Pulmonary infarction results in airspace opacities that are usually multifocal and predominantly in the lower lungs. They usually appear within 12 to 24 hours after the embolic event. The opacities are classically peripheral, with a triangular or rounded shape (thus the term "Hampton hump"), and they are always in contact with the pleural surfaces (Fig. 12-8). The apex or hump of the opacity is directed toward the lung hilum. Occasionally, lobar consolidation resembling pneumonia can occur. Air bronchograms are rarely present. It is important to
note that the opacities can be a result of a combination of atelectasis and pulmonary hemorrhage without infarction, in which case clearing occurs within a week. Infarction takes several months to resolve, often with residual scarring (Fig. 12-9). As infarcts resolve, they melt away "like an ice cube" (giving rise to the melting ice cube sign; see Fig. 2-16). The opacity clears from the periphery first, whereas in pneumonia the opacity clears homogeneously (both centrally and peripherally) at the same time. Cavitation can occur within infarcts but is rare without coexisting infection, either secondary infection of an infarct or a result of septic emboli or vasculitis. Pleural effusions related to pulmonary emboli are usually small, unilateral, and associated with pulmonary infarction.

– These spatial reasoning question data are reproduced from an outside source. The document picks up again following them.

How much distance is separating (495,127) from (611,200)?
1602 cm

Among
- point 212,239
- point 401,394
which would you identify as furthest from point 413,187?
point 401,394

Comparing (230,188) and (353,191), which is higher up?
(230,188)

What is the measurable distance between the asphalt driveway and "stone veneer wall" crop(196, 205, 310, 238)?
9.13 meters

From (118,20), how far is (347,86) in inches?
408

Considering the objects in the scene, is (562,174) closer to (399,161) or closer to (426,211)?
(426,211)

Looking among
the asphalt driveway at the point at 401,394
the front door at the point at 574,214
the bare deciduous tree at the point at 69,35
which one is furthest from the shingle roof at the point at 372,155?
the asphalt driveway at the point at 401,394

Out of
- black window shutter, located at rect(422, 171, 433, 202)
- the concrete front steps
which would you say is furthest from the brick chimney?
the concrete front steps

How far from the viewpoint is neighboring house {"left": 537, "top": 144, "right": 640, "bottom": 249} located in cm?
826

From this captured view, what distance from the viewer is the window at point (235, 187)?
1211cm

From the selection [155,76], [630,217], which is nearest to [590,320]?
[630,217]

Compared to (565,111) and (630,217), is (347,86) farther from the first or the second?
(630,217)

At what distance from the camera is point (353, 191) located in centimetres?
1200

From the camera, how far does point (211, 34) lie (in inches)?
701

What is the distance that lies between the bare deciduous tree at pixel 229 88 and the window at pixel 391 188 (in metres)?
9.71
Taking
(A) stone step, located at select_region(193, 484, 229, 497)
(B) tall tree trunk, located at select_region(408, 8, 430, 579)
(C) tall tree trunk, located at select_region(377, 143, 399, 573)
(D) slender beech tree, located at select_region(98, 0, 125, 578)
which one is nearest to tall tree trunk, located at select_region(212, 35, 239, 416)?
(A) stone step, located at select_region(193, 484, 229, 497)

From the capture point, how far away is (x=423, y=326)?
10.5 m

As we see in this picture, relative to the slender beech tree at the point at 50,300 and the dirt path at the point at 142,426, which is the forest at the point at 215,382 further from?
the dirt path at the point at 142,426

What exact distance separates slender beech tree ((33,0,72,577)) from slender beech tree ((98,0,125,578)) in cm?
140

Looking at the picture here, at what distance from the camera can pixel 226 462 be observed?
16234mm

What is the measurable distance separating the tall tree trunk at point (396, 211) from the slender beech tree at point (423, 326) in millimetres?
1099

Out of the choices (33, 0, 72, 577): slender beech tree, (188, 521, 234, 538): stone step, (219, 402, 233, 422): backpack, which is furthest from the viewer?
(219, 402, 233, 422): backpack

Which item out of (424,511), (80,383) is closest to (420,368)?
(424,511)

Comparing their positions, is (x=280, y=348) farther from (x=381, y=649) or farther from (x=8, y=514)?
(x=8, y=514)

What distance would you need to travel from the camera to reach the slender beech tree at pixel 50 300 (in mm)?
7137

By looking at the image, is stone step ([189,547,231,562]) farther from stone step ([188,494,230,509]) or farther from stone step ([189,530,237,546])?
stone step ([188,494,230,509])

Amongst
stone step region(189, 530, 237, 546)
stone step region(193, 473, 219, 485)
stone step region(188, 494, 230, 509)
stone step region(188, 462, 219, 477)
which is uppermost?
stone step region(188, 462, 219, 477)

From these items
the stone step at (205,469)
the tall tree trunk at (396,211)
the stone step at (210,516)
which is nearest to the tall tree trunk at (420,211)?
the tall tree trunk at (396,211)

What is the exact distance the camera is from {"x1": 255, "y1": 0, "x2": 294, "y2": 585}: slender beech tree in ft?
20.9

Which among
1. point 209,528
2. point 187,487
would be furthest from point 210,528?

COP, previously referred to as bronchiolitis obliterans organizing pneumonia, is a clinicopathologic entity of unknown cause characterized by nonspecific clinical symptoms of cough and dyspnea and by equally nonspecific chest radiographic findings of patchy, peripheral airspace opacities. COP should not be confused with bronchiolitis obliterans, also known as obliterative bronchiolitis or constrictive bronchiolitis, a separate entity that is discussed in Chapter 13. Although COP is idiopathic in etiology, several precipitating conditions leading to organizing
pneumonitis have been identified, including infections (most notably viral), connective tissue disorders (Fig. 12-10), drug toxicity (Fig. 12-11), inhalation of noxious fumes, and lung and bone marrow transplantation (Fig. 12-12). Patients with COP are generally 55 to 60 years of age, and half of them have a history of an influenza-like prodrome followed by an illness of about 3 months characterized by cough, exertional dyspnea, malaise, fever, and weight loss (17).

Radiographs and CT scans of the chest resemble those of many other types of pneumonia and show bilateral, patchy, nonsegmental, airspace opacities with a peripheral and basilar predominance (18). The opacities may contain air bronchograms. On occasion, the opacities are not peripheral in distribution but are central and centered along bronchovascular bundles. Although COP is usually a bilateral process, occasionally only one lung is involved or is much more involved than the other lung (Fig. 12-13). Areas of ground-glass attenuation are common and may be the only finding on CT.